Is Commander Sanctioned by Wizards of the Coast?
Commander format, also known as Elder Dragon Highlander (EDH), is a format that has been recognized and supported by Wizards of the Coast, although it is primarily governed by its own Rules Committee.
While Wizards of the Coast does produce products specifically for Commander format and acknowledges the format, the day-to-day rules and banned list are managed by the independent Commander Rules Committee.
Wizards of the Coast’s involvement is more about supporting the format with products and acknowledging its existence rather than directly sanctioning it like they do with formats such as Standard or Modern.

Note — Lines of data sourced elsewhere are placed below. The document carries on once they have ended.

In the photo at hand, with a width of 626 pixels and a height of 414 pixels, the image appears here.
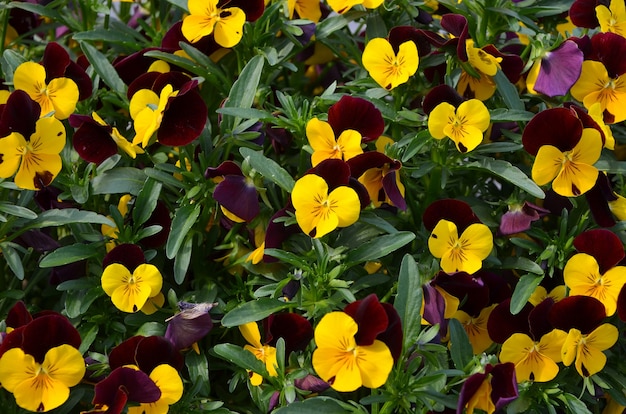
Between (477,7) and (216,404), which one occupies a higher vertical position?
(477,7)

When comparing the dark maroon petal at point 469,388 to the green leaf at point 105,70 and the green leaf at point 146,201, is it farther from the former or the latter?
the green leaf at point 105,70

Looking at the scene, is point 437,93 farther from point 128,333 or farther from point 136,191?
point 128,333

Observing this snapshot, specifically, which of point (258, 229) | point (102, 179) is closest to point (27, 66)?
point (102, 179)

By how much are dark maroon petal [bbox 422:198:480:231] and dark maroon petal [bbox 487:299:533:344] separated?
0.14 m

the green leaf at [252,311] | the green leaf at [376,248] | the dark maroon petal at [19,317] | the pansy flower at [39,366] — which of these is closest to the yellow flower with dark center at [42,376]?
the pansy flower at [39,366]

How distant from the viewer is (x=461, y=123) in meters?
1.57

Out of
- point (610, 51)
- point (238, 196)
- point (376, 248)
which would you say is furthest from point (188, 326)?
point (610, 51)

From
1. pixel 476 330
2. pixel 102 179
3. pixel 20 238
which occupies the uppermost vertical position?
pixel 102 179

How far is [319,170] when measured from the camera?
148cm

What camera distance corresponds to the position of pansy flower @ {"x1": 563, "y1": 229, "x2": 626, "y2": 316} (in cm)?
155

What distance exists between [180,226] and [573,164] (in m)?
0.64

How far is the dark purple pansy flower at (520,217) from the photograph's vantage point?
1637mm

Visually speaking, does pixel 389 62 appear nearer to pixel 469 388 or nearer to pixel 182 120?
pixel 182 120

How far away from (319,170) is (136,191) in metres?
0.38
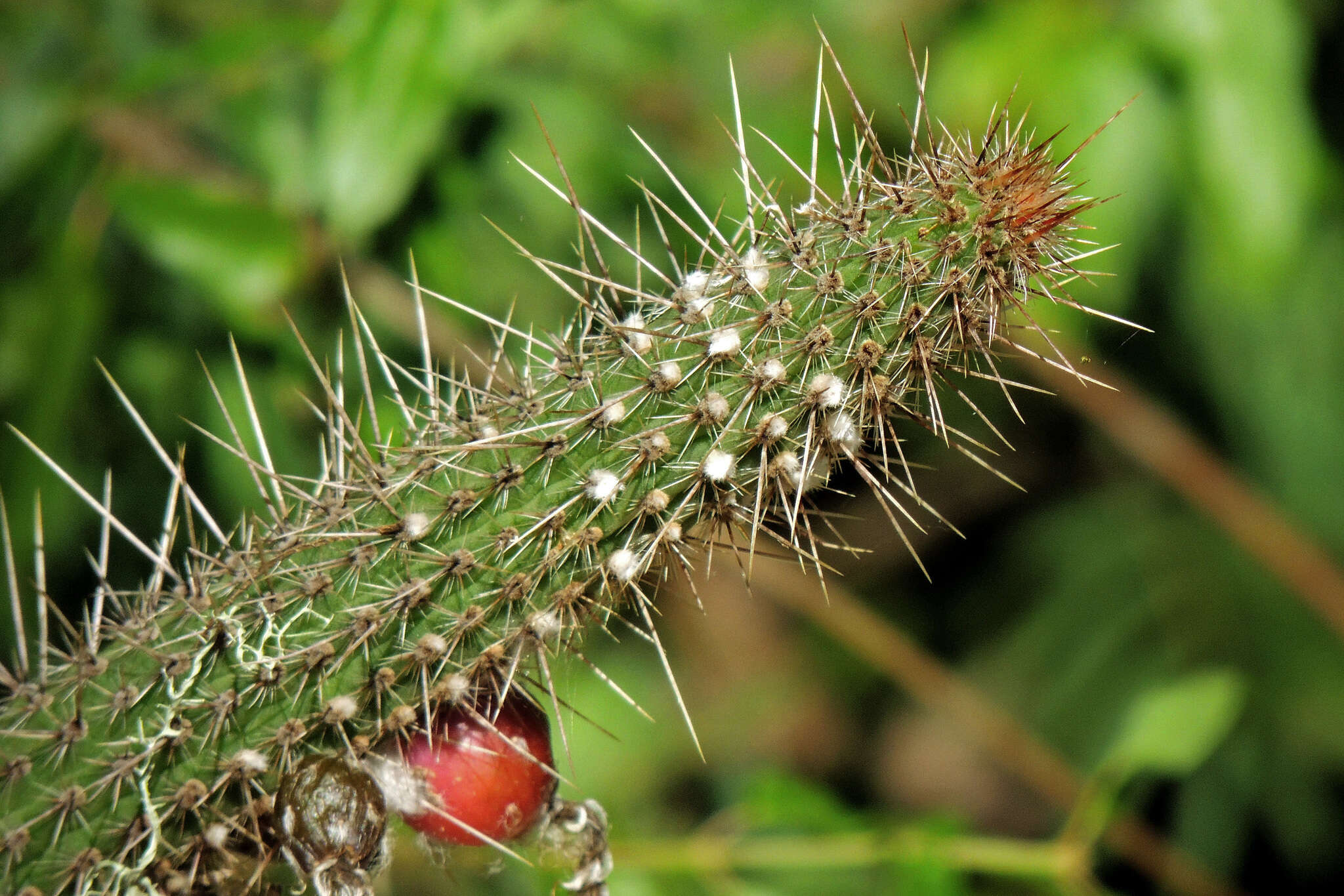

Essential Rules for Constructing a Commander Deck
Your Commander deck should consist of a legendary creature as your commander and a 99-card deck matching the commander’s color identity. This format follows a singleton rule, prohibiting duplicates of any card except basic lands (unless a card explicitly says otherwise.)
Starting a Multiplayer Commander Game and Turn Sequence
Multiplayer Commander starts with each player drawing a seven-card hand, revealing their commanders, and beginning with 40 life. The turn sequence follows the standard order: untap, upkeep, draw, main phase, combat, second main phase, and end step. Play passes clockwise to the next player at end of turn.
Prohibited Cards and Banlist
The Commander banlist, overseen by the Commander Rules Committee, addresses cards banned for power balance or to preserve the format’s social aspect. It’s accessible on mtgcommander.net.
Beginner Tips for Commander Gameplay and Strategy
Focus on building a deck with synergy around your commander’s abilities. A balanced mix of creatures, spells, and lands is crucial, as is engaging in the format’s social and strategic aspects.
Two-Player Commander Match Rule Modifications
In two-player matches, consider starting with 30 life. While other rules remain the same, the gameplay dynamics can differ significantly from multiplayer settings.
Best Online Platforms for Commander and Comparison to In-Person Play
MTG Arena and Magic Online are popular for online play, though they differ from tabletop experiences, particularly in social interaction. Digital play offers convenience, but the in-person experience is often more engaging.